▼

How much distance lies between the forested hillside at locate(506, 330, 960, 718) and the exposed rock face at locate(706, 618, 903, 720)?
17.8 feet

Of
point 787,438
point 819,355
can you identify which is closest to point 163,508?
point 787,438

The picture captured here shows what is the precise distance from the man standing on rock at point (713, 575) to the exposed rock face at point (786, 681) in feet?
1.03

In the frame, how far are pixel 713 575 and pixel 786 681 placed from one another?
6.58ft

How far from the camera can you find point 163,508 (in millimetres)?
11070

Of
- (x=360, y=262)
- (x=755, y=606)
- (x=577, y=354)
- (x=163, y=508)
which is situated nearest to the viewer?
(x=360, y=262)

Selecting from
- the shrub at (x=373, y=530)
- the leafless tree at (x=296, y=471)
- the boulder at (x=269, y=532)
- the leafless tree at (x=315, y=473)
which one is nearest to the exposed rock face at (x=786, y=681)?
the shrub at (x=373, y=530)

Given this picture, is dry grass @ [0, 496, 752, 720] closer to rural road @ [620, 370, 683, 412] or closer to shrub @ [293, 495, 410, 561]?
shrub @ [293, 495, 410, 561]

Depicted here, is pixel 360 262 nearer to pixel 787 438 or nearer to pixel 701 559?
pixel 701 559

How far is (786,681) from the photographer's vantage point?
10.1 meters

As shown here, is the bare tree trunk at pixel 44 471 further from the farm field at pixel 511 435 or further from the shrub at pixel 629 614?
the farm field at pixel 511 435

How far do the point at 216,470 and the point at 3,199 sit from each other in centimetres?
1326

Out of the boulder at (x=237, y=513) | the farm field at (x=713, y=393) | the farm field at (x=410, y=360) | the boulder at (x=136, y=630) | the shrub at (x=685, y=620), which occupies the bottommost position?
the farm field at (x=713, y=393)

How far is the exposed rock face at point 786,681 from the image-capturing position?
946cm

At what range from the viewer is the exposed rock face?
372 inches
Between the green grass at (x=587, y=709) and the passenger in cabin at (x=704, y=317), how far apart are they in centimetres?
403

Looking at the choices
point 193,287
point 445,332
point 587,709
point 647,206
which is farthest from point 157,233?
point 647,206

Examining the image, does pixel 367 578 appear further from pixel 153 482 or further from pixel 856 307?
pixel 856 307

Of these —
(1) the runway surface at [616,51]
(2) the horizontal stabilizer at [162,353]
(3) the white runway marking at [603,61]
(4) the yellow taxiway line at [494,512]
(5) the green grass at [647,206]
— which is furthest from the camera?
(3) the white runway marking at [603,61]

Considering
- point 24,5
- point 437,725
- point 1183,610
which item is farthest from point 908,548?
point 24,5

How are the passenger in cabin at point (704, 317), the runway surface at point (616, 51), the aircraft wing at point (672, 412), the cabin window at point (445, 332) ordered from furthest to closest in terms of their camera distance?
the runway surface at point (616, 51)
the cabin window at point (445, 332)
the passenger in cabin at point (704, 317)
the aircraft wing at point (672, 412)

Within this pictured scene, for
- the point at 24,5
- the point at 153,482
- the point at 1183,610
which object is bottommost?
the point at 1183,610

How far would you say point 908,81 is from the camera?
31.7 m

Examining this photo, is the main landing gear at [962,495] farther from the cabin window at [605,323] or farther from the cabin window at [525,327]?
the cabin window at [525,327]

▲

* The exercise:
Extract, unchanged, the closing run of lines that opens with the line containing "At what range" and ends with the last line.

* Response below:
At what range from the viewer is the exposed rock face?
372 inches
Between the green grass at (x=587, y=709) and the passenger in cabin at (x=704, y=317), how far apart are they in centimetres?
403

Looking at the choices
point 193,287
point 445,332
point 587,709
point 647,206
which is farthest from point 157,233?
point 647,206

Examining the image, does pixel 367 578 appear further from pixel 153 482 or further from pixel 856 307?
pixel 856 307

Of these —
(1) the runway surface at [616,51]
(2) the horizontal stabilizer at [162,353]
(3) the white runway marking at [603,61]
(4) the yellow taxiway line at [494,512]
(5) the green grass at [647,206]
— which is furthest from the camera?
(3) the white runway marking at [603,61]

Considering
- point 24,5
- point 437,725
- point 1183,610
which item is farthest from point 908,548?
point 24,5

How are the passenger in cabin at point (704, 317), the runway surface at point (616, 51), the aircraft wing at point (672, 412), the cabin window at point (445, 332) ordered from furthest to closest in terms of their camera distance?
the runway surface at point (616, 51)
the cabin window at point (445, 332)
the passenger in cabin at point (704, 317)
the aircraft wing at point (672, 412)

Within this pictured scene, for
- the point at 24,5
- the point at 153,482
- the point at 1183,610
which object is bottommost?
the point at 1183,610

How far would you say point 908,81 is from the camera?
31.7 m

Examining this photo, is the main landing gear at [962,495] farther from the cabin window at [605,323] or farther from the cabin window at [525,327]?
the cabin window at [525,327]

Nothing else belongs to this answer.